_Text segment_.
=== Section Start ===
Although it is the user's responsibility to  evaluate the correctness and
validity of the data, the `ECOTOXr` package provides some tools to make the
cleanup process easier. This vignette presents important aspects for cleaning:

  * [units](#sanitising-units)
  * [numeric data](#sanitising-numerics)
  * [dates](#sanitising-dates)

In general there are two types of sanitising functions; those named
`as_..._ecotox()` and those starting with `process_ecotox_...s()`. Where
'`...`' is the data type being sanitised (e.g. `unit`, `numeric`, or `date`).
The first function type ('as') handles vectors of `character`s. The second
function type ('process'), handles `data.frame`s, where relevant columns are
automatically detected and processed with the 'as' type functions.

Note that the sanitation routines are subject to development, so they may change.
For reproducible results you should therefore always report the version of
`ECOTOXr` you are using (`cite_ecotox()`).

## Sanitising units

Quantity units are vital for the interpretation of measurements. The ECOTOX database
contains units as reported by its source publication. As a result, the units are often
not stored consistently and are not standardised. The `ECOTOXr` package implements
a function that sanitises the unit text fields and then parses them with the
[units package](https://r-quantities.github.io/units/). This package provides
instruments to convert units using the
[UNIDATA udunits library](https://www.unidata.ucar.edu/software/udunits/).

The advantage of using the `units` package is that it provides a mechanism
to apply arithmetic manipulations of data and conversion between compatible
units. Or as the documentation of the package puts it:
"*When used in expression, it automatically converts units, and simplifies units of
results when possible; in case of incompatible units, errors are raised*"

So the goal of the sanitation steps here is to create a format that can be parsed
by the `units` package. In order to achieve this the following steps are performed:

  * Annotations are stripped (i.e., prefixes and suffixes to units, indicating
    for instance 'active ingredient', the medium it refers to (e.g. soil), etc.)
=== Section End ===
_Supplied information_.
=== Section Start ===
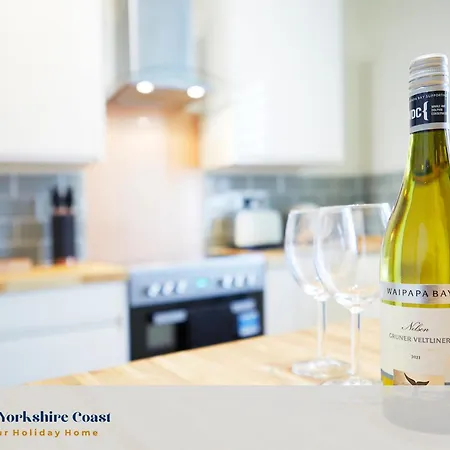 Crows Nest - Near North Bay * Scarborough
=== Section End ===
_Required action 1_. In the ECOTOXr cleanup text, which library does the `units` package use to convert units?
_Required action 2_. List every aspect of cleaning that the ECOTOXr cleanup text says it presents.
_Required action 3_. Carry on the ECOTOXr cleanup text from the point where it ends.

_Response box 1_. The UNIDATA udunits library.

_Response box 2_. Units, numeric data, dates

_Response box 3_.
  * Ambiguous units like percentages and 'parts per ...' are converted to more
    explicit units where possible. This is only possible when it is recorded if the
    units indicate if they are w/w, w/v, v/v or v/w. If this annotation is missing
    from 'parts per ...' units, it is assumed to be weight over volume. The same is
    true for percentages, but only if the unit type is `concentration`.
  * Units that are not known or interpreted incorrectly by the `units` package are
    converted such that they are handled correctly. For instance 'C' in the ECOTOX
    database frequently stands for 'degrees Celsius' (although it is also used to
    indicate Carbon). So if it's not an annotation, 'C' is replaced with 'Celsius'.
    Another example is 'sqft' (square feet) which can not be interpreted by the
    units package is replaced with 'ft2'.
  * Units that are not reported or interpretable are set as generic 'unit'
    (`units::mixed_units(1, "unit")`).

The documentation of the `as_unit_ecotox()` function has a more detailed description
of the cleanup procedure. If you need even more details you can check the
[source code](https://github.com/pepijn-devries/ECOTOXr/blob/main/R/process_unit.r).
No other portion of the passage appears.